Characterisation of Protein-damage-markers in the Plasma of Patients With Chronic-periodontitis

Objectives: Periodontitis is the most common inflammatory condition of man and has been shown to have significant inflammatory and oxidative stress components in its pathobiology. The aim of this study was to identify and quantify protein damage markers in plasma proteins of patients with periodontitis and healthy control subjects using gold standard techniques.

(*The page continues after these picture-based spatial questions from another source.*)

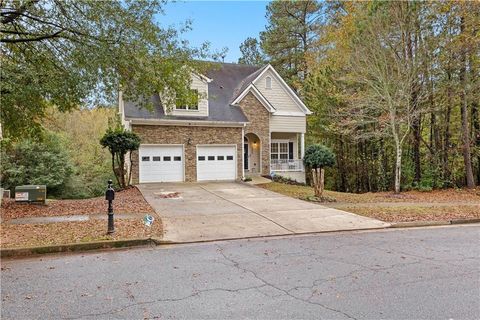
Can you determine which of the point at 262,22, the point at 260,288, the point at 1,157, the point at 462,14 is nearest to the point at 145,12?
the point at 260,288

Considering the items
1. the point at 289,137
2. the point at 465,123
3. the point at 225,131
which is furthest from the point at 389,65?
the point at 225,131

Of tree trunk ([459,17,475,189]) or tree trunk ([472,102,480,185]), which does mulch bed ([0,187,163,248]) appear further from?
tree trunk ([472,102,480,185])

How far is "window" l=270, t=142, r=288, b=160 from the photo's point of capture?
2297cm

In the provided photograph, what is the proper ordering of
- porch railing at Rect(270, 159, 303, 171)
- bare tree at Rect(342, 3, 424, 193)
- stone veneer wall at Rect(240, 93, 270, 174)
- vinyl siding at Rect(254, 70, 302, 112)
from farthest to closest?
1. vinyl siding at Rect(254, 70, 302, 112)
2. porch railing at Rect(270, 159, 303, 171)
3. stone veneer wall at Rect(240, 93, 270, 174)
4. bare tree at Rect(342, 3, 424, 193)

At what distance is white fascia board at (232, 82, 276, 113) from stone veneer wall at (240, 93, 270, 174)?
0.59 ft

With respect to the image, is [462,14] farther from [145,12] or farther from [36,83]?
Answer: [36,83]

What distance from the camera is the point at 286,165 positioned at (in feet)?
72.8

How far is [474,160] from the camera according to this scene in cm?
1978

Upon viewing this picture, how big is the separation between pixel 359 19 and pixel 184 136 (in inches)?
408

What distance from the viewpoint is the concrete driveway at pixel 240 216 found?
7918 millimetres

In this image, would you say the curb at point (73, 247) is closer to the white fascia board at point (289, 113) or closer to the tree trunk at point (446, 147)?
the white fascia board at point (289, 113)

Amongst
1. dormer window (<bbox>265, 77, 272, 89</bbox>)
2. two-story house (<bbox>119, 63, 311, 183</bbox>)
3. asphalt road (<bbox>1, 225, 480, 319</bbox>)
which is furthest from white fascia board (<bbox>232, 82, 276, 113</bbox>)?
asphalt road (<bbox>1, 225, 480, 319</bbox>)

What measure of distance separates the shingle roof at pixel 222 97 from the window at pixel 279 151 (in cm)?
360

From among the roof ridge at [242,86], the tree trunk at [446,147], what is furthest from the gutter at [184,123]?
the tree trunk at [446,147]
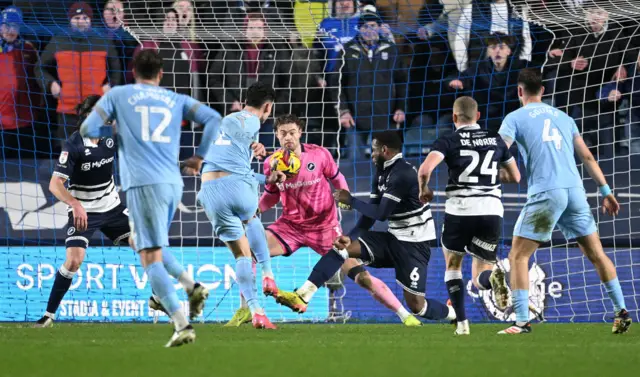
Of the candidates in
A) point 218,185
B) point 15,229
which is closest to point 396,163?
point 218,185

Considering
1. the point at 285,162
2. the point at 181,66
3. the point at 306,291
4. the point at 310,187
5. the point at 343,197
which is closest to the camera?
the point at 306,291

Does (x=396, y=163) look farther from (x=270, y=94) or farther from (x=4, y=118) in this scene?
(x=4, y=118)

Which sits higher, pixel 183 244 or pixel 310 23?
pixel 310 23

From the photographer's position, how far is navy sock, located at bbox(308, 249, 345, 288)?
987 centimetres

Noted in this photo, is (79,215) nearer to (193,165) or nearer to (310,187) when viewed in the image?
(310,187)

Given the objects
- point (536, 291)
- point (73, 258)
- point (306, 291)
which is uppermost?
point (306, 291)

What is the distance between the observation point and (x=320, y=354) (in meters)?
6.68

Methods: Plasma was collected from patients with chronic periodontitis (CP, n = 17, 9 males and 8 females; mean age 43 ± 11 years), defined by a minimum of two sites per quadrant with pocketing or interproximal attachment loss of >6 mm and one-third radiographic bone loss, and healthy controls (n = 16, 9 males and 7 female; mean age 50 ± 8 years). CP samples used in this study were from the ENERGISE study (NCT00952536, ethics approval 05/Q2707/252) in the unsupplemented arm. Plasma protein glycation, oxidation and nitration markers were analyzed using gold standard analytical liquid chromatography tandem mass spectrometric detection (LC-MS/MS) with stable isotope dilution analysis. Confidence score and ANOVA tests for all proteins were determined.
Results: Plasma protein content of early glycation adduct Nε-fructosyl-lysine (FL) was decreased 61% in periodontitis, with respect to health controls (p<0.001). Plasma protein advanced glycation endproducts (AGEs) were also changed with respect to health controls: Nε-carboxymethyl-lysine (CML) decreased 64% (p<0.001), 3-deoxyglucosone-derived hydroimidazolone increased by 93% (P<0.001). Markers of oxidative damage were increased: N-formylkynurenine (0.360 ± 0.378 vs 2.94 ± 0.45 mmol/mol trp, increased 8-fold; p<0.001) was highly significant in patients with periodontitis (p<0.001) and 3-nitrotyrosine (0.0053 ± 0.0033 vs 0.010 ± 0.002 mmol/mol tyr, increased 2-fold; p<0.01). No change was observed in the levels of methylglyoxal-derived AGEs, hydroimidazolone MG-H1 and Nε-(1-carboxyethyl) lysine.
Conclusions: Plasma protein glycation, oxidation and nitration of patients with periodontitis were apparent and may reflect increased oxidative stress, increased dicarbonyl glycation and increased albumin transcapillary escape.